─── RECORDS FOR THE TASK ───
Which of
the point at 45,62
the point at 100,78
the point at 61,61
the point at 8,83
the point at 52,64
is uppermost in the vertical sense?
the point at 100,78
───
● GIVEN REQUEST:
Rewrite the lines above, putting "highest" in place of "uppermost" and keeping everything else the same.

● ANSWER TO THIS PROBLEM:
Which of
the point at 45,62
the point at 100,78
the point at 61,61
the point at 8,83
the point at 52,64
is highest in the vertical sense?
the point at 100,78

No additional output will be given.